— Start of Data for this exercise —
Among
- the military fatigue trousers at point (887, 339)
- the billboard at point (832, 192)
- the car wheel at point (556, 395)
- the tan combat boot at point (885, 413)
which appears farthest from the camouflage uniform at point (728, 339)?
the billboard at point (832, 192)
— End of Data for this exercise —
Your instructions >> Rewrite the items above, replacing "camouflage uniform" with "combat uniform" and leaving everything else unchanged.

Answer to this task >>
Among
- the military fatigue trousers at point (887, 339)
- the billboard at point (832, 192)
- the car wheel at point (556, 395)
- the tan combat boot at point (885, 413)
which appears farthest from the combat uniform at point (728, 339)?
the billboard at point (832, 192)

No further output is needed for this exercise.